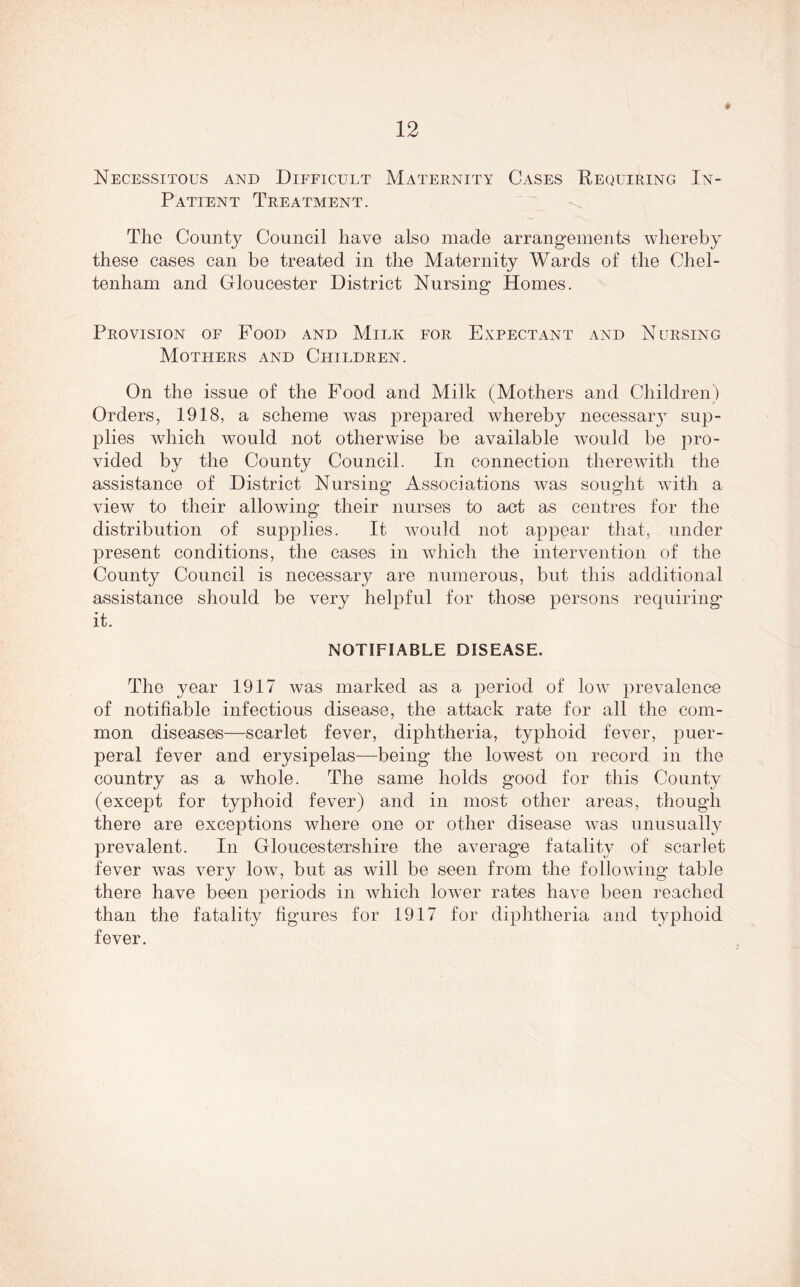 9 Necessitous and Difficult Maternity Cases Requiring In- Patient Treatment. The County Council have also made arrangements whereby these cases can be treated in the Maternity Wards of the Chel- tenham and Gloucester District Nursing Homes. Provision oe Food and Milk for Expectant and Nursing Mothers and Children. On the issue of the Food and Milk (Mothers and Children) Orders, 1918, a scheme was prepared w7hereby necessary sup- plies which would not otherwise be available would be pro- vided by the County Council. In connection therewith the assistance of District Nursing Associations was sought with a view to their allowing their nurses to act as centres for the distribution of supplies. It would not appear that, under present conditions, the cases in which the intervention of the County Council is necessary are numerous, but this additional assistance should be very helpful for those persons requiring it. NOTIFIABLE DISEASE. The year 1917 was marked as a period of low prevalence of notifiable infectious disease, the attack rate for all the com- mon diseases—scarlet fever, diphtheria, typhoid fever, puer- peral fever and erysipelas—being the lowest on record in the country as a whole. The same holds good for this County (except for typhoid fever) and in most other areas, though there are exceptions where one or other disease was unusually prevalent. In Gloucestershire the average fatality of scarlet fever was very low, but as will be seen from the following table there have been periods in which lower rates have been reached than the fatality figures for 1917 for diphtheria and typhoid fever.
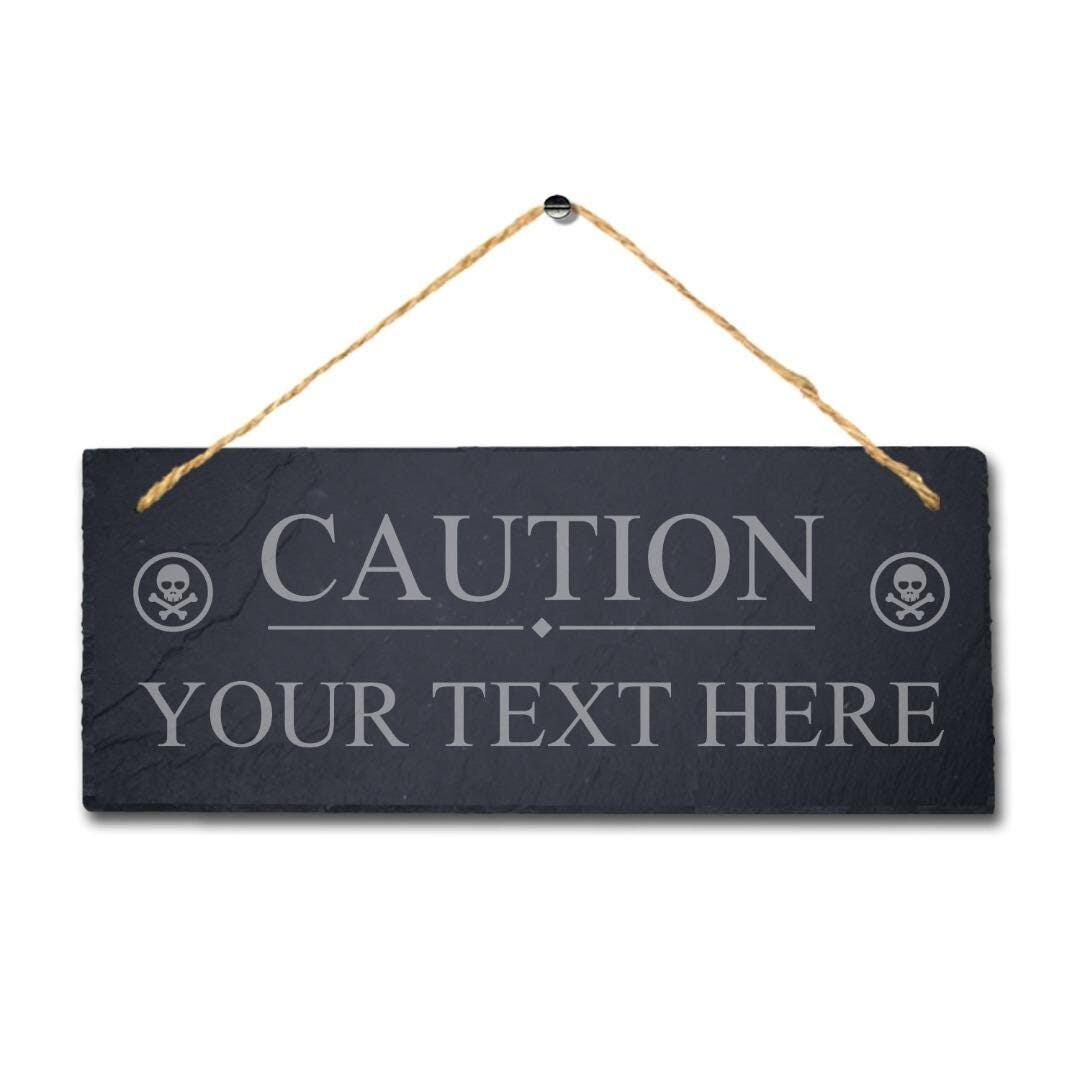 Personalised Slate Caution Sign: Laser Engraved Hanging Home Plaque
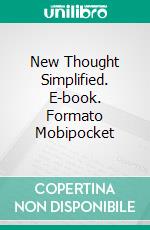 New Thought Simplified. E-book. Formato Mobipocket ebook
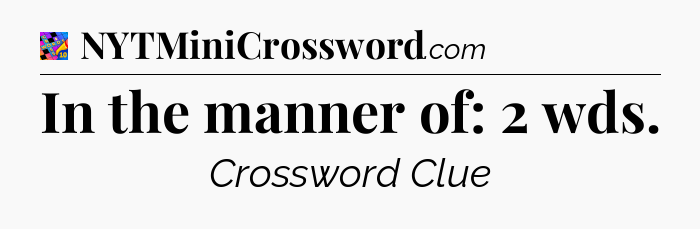 In the manner of: 2 wds Crossword Clue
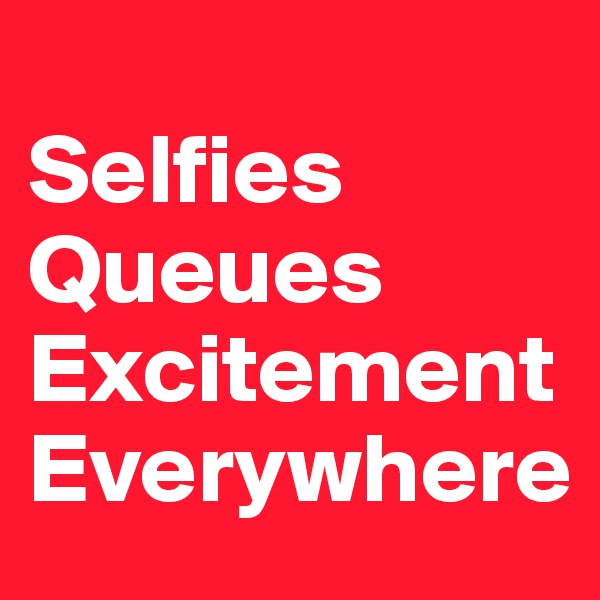 
Selfies
Queues 
Excitement 
Everywhere 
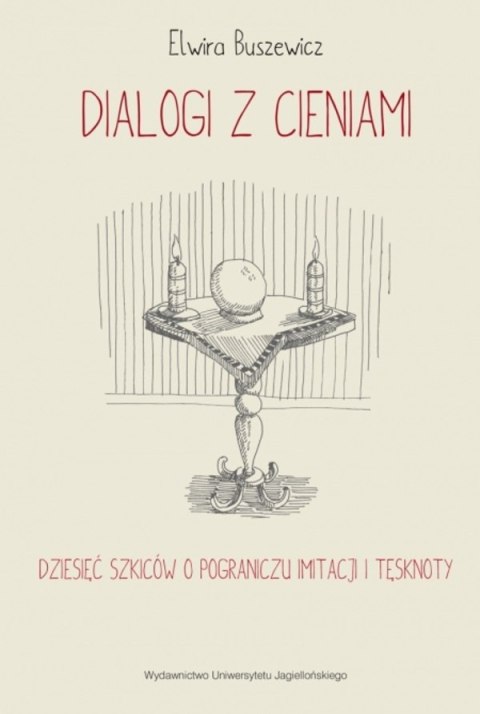 Dialogi z cieniami. Dziesięć szkiców o pograniczu imitacji i tęsknoty Dialogi z cieniami. Dziesięć szkiców o pograniczu imitacji i tęsknoty
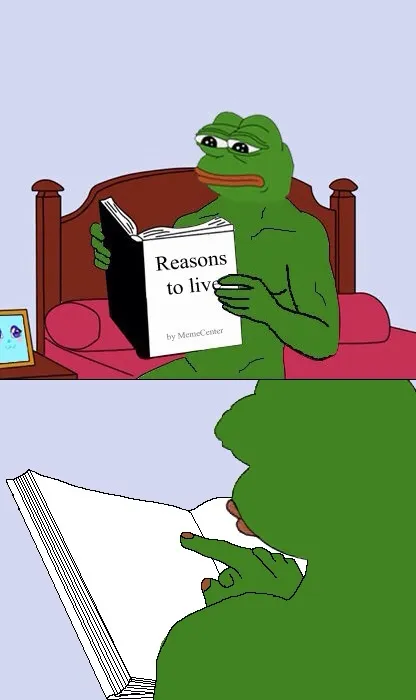 Blank Pepe Reasons to Live 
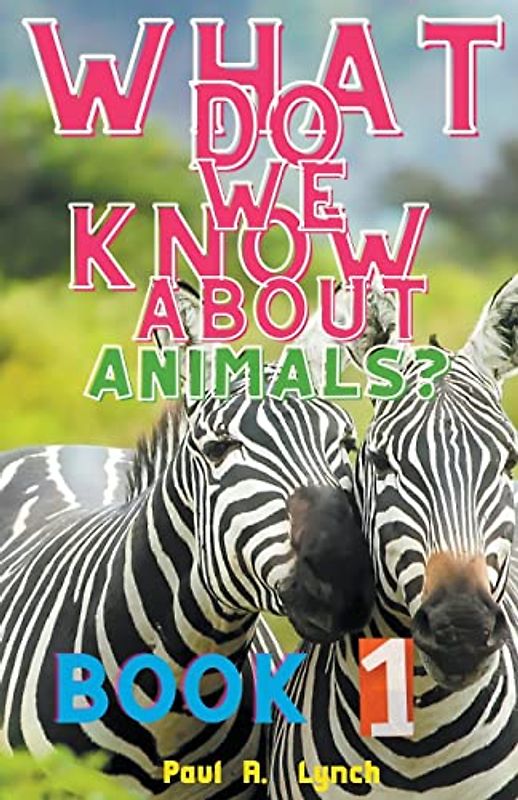 What Do We Know About Animals?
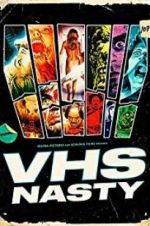 Watch VHS Nasty Nowvideo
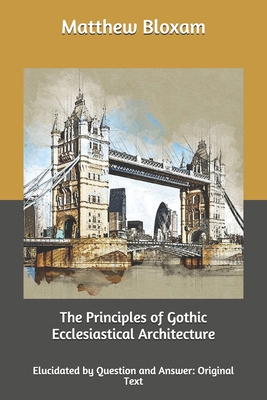 The Principles of Gothic Ecclesiastical Archite... B0863S4TJN Book Cover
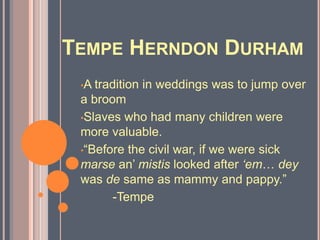 Tempe Herndon Durham103 yrs old at interview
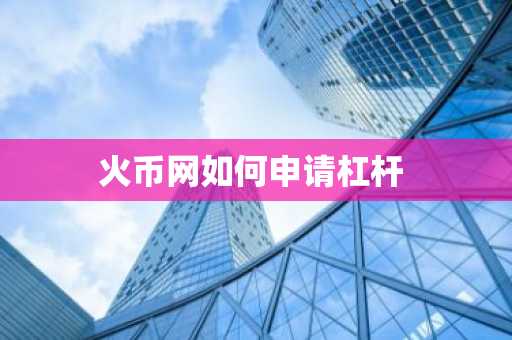 火币网如何申请杠杆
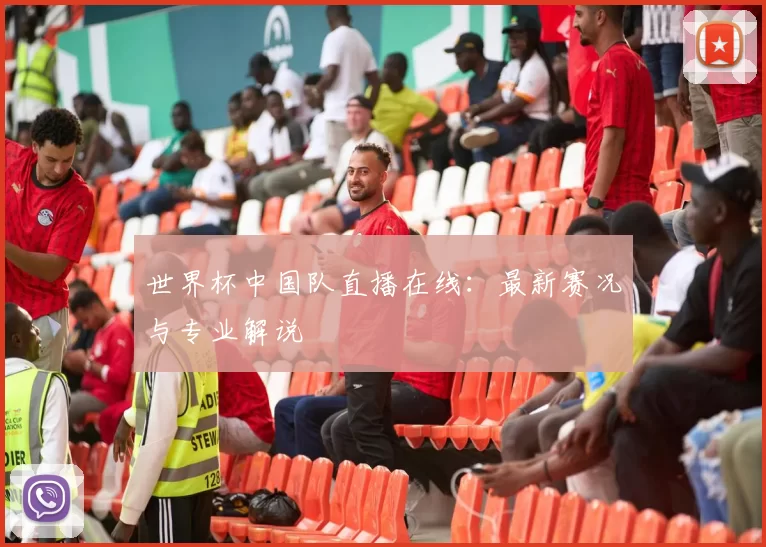 世界杯中国队直播在线：最新赛况与专业解说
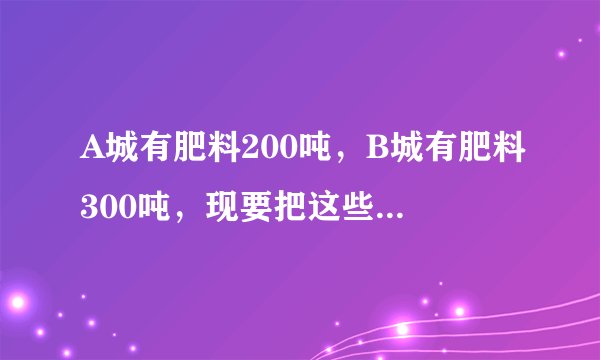 A城有肥料200吨，B城有肥料300吨，现要把这些肥料全部运往C、D两乡、从A城往C、D两乡运肥料的费用分别是
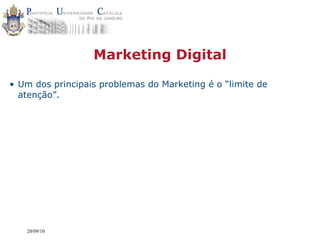Marketing Digital

• Um dos principais problemas do Marketing é o “limite de
  atenção”.




   20/09/10
 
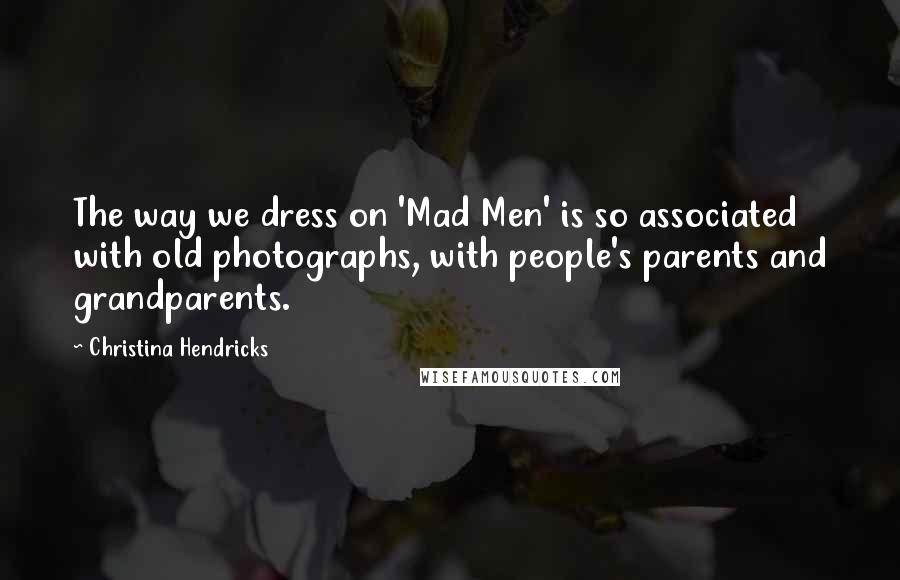 Christina Hendricks Quotes: The way we dress on 'Mad Men' is so associated with old photographs, with people's parents and grandparents.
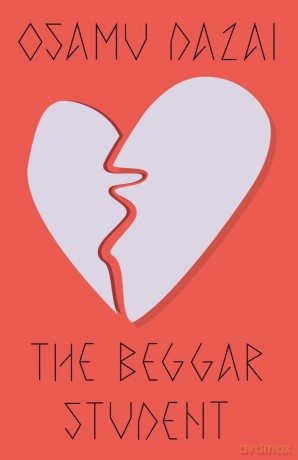 The Beggar Student - Osamu Dazai [KSIĄŻKA]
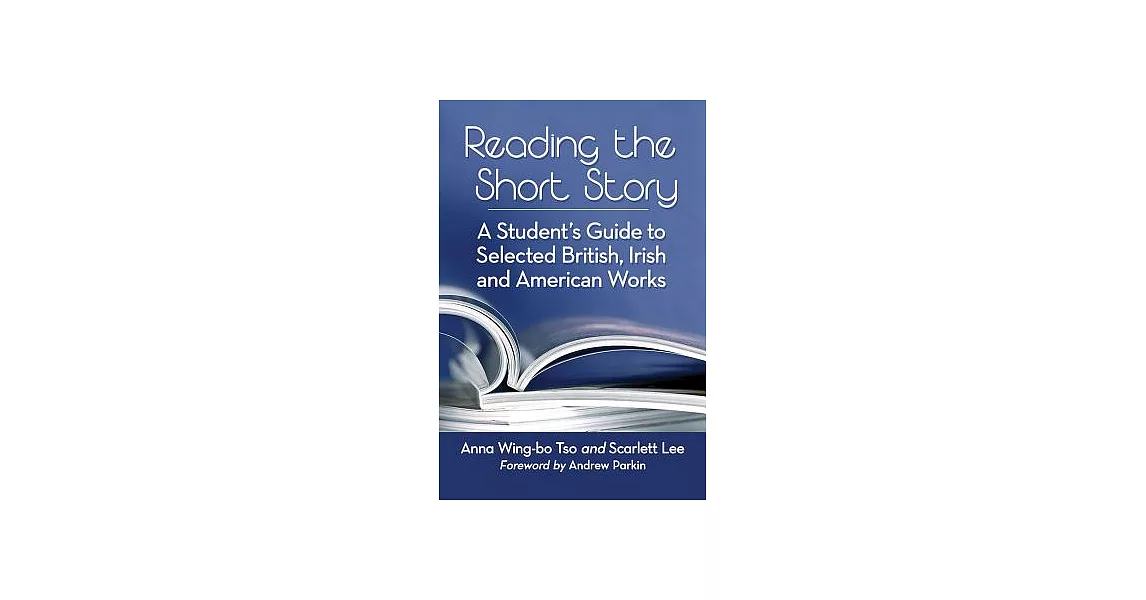 Reading the Short Story: A Student’s Guide to Selected British, Irish and American Works | 拾書所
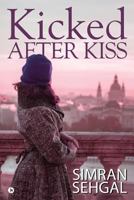 Kicked after Kiss 1644298368 Book Cover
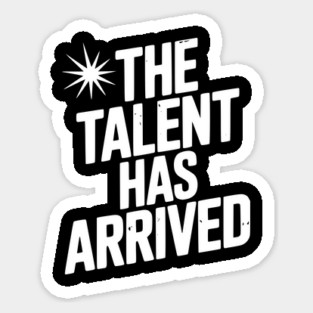 The Talent Has Arrived Sticker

-=-=-=-=-

WHAT YOU ARE ASKED TO DO: Can you list each line of the data as a numbered list, from the line containing "Um dos principais" through the end, both ends included, leaving out blank lines and pictures?

WRITTEN SOLUTION:
1. • Um dos principais problemas do Marketing é o “limite de
2.   atenção”.
3.    20/09/10
4.  Christina Hendricks Quotes: The way we dress on 'Mad Men' is so associated with old photographs, with people's parents and grandparents.
5.  The Beggar Student - Osamu Dazai [KSIĄŻKA]
6.  Reading the Short Story: A Student’s Guide to Selected British, Irish and American Works | 拾書所
7.  Kicked after Kiss 1644298368 Book Cover
8.  The Talent Has Arrived Sticker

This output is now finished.